Key Insights

  • Black Operator Ventures has closed $13 million in funding led by Northwest Mutual and Bank of America. 
  • Heather Hiles, Sean Green and James Norman launched the venture firm in 2020.
  • The firm will invest exclusively in early-stage companies with at least one Black founder. 


Founders Heather Hiles, Sean Green and James Norman know firsthand the challenges of raising capital as a Black founder. Their experiences trying to raise capital, scale their companies, navigate the equity finance industry and profitably exit from companies is what led them to found Black Operator Ventures last year. Now, only a year later, Black Ops closed an initial $13 million in funding towards a first fund to invest in Black-led pre-seed through Series A companies. 


“Even when [Black founders] do get access to capital, we’re undercapitalized compared to our white counterparts, this has a compounding effect in the wrong direction,” Heather Hiles, Black Ops managing partner, told The Plug


“Back in 2012 I learned how incredibly hard it is to be somebody who is Black and raising venture capital, we don’t have the same networks, and familiarity that white men do. I committed to myself that if I were ever in a position where I could decrease the headwinds for other members of my community, for my children and others that I would want to try to correct and close that gap,” Hiles, who uses they/them pronouns, said. 

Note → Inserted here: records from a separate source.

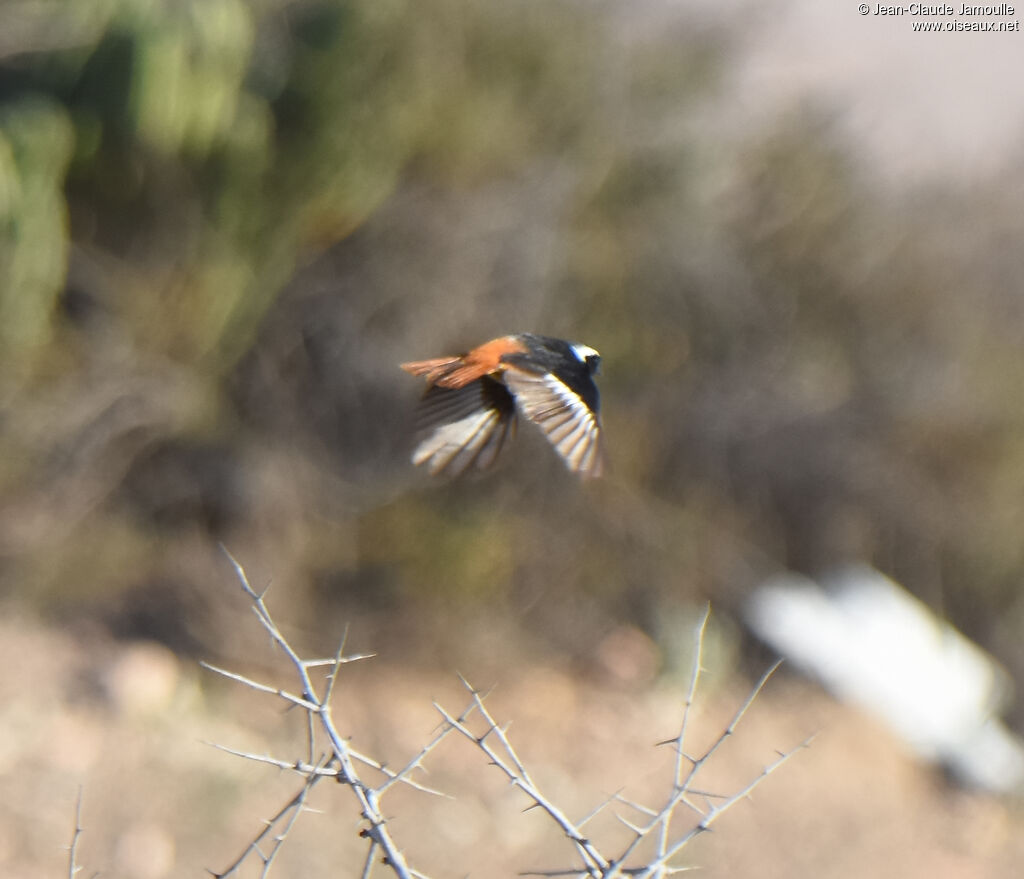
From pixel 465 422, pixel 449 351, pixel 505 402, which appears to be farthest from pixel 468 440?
pixel 449 351

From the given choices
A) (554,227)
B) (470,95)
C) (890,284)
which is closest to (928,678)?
(890,284)

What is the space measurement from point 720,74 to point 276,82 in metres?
2.54

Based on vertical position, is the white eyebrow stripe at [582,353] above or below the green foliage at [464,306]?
above

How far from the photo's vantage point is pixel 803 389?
5.90m

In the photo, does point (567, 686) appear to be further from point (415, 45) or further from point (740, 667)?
point (415, 45)

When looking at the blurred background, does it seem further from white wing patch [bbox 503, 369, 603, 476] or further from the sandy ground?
white wing patch [bbox 503, 369, 603, 476]

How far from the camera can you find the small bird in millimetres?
1985

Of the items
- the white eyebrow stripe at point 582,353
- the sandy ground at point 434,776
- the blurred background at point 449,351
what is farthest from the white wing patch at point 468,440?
the blurred background at point 449,351

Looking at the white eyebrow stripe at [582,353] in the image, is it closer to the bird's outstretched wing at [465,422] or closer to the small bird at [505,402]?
the small bird at [505,402]

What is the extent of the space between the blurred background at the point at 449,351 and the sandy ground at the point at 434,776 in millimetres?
25

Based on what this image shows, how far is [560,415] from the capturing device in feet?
6.64

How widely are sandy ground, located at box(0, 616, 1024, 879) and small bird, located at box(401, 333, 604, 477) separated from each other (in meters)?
2.00

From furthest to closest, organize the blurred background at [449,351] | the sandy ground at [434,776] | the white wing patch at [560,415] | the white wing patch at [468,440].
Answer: the blurred background at [449,351] → the sandy ground at [434,776] → the white wing patch at [468,440] → the white wing patch at [560,415]

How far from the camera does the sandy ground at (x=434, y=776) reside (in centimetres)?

Hiles and their team are chasing Black unicorns, with the ultimate goal of creating the most Black-led companies valued at $1 billion or more. Not only have the partners of Black Ops been in the place of the founders that will make up their portfolio, but they have a sense of where companies are headed and what it takes to get there, which Hiles believes is what sets the firm apart. 


“Having been on a board that went public, where I got to be with Udemy from the seat at the table on the audit committee getting prepared for going public and seeing that process through, it allowed me to learn even more about what it takes to get companies to that stage, everything that we’ve learned we will take to our portfolio companies,” they said. 


General partners Sean Green, founder of Arternal, a CRM software platform that helps art dealers manage revenue and operations, and James Norman, founder and CEO of Pilotly, a market research firm for creative content, are both still full time at their companies, something they both see as an advantage. 


“We are part of this community of Black founders, with better access to deal flow than other venture investors, regardless of their cultural background,” Norman said in a statement. Norman who also leads Transparent Collective, a non-profit that works to get underrepresented founders access to capital and resources, sees Black Ops as yet another vehicle to continue this work.


“Transparent Collective helped Black founders raise more than $50 million in early-stage funding. With Black Ops, we can use our track record of identifying outstanding Black-led companies and bring capital to scale these companies to success,’ Norman said. 


The $13 million initial closing was led by Northwestern Mutual and Bank of America. 


“It was honestly surprising to us, we didn’t know that in our first fund that we would have this institutional support and investment and that is a game changer for us because automatically we’re building the infrastructure to be invested in by larger institutions, there is a very high rigor around due diligence, around security and operations,” Hiles said. “It gets us into the big league quickly.”


The firm also has venture capital giants Ben Horowitz of Andreessen Horowitz, Precursor Ventures’ Charles Hudson, Joanne Wilson’s Gotham Gal and Kate Shillo Beardsley (Hannah Grey) on its advisory board. 


Where Black Ops is the lead investor, Hiles said the firm will aim to make $1 million to $1.25 million investments. Beyond providing capital, the firm plans to help portfolio companies across industries with capacity building, hands on support and operations. 


“We’re all Black operators, that makes us unique, that we’re 100 percent, unabashedly here for Black founded companies and that we’re all Black founders who have the operational chops, and DNA to roll our sleeves up and help these founders win,” Hiles said.